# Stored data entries
◆ ◆ ◆ ◆ ◆
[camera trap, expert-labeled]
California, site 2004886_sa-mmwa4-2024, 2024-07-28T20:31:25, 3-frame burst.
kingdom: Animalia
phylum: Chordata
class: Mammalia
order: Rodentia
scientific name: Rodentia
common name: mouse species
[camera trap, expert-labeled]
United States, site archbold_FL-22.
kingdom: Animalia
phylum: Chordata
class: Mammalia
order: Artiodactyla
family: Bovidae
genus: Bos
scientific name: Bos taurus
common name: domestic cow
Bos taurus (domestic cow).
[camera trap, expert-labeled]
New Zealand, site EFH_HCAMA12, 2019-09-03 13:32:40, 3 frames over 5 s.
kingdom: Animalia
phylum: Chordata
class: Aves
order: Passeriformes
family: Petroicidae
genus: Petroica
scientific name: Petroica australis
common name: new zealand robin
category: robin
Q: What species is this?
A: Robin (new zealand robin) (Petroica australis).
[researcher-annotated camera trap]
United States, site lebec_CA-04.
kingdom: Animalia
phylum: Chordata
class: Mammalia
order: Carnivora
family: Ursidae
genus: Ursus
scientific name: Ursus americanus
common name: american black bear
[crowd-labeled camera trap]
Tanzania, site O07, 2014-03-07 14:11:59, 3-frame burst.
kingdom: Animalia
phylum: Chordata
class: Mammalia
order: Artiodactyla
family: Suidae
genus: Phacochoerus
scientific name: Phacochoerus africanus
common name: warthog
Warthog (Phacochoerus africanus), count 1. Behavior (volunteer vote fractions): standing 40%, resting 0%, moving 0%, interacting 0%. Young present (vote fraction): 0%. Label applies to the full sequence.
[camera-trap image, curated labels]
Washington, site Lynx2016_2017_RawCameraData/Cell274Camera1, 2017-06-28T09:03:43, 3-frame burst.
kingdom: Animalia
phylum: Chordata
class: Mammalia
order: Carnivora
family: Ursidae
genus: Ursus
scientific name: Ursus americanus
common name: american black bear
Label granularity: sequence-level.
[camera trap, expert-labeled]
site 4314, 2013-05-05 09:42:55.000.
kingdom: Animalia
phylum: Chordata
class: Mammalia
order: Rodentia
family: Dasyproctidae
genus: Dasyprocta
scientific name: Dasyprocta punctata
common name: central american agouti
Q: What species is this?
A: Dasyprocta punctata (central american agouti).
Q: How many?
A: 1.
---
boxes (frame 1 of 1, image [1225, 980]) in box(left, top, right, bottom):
◆ ◆ ◆ ◆ ◆
# Instructions for the task
Every line that holds the word "States" should be copied from the records.

# Completed task
United States, site archbold_FL-22.
United States, site lebec_CA-04.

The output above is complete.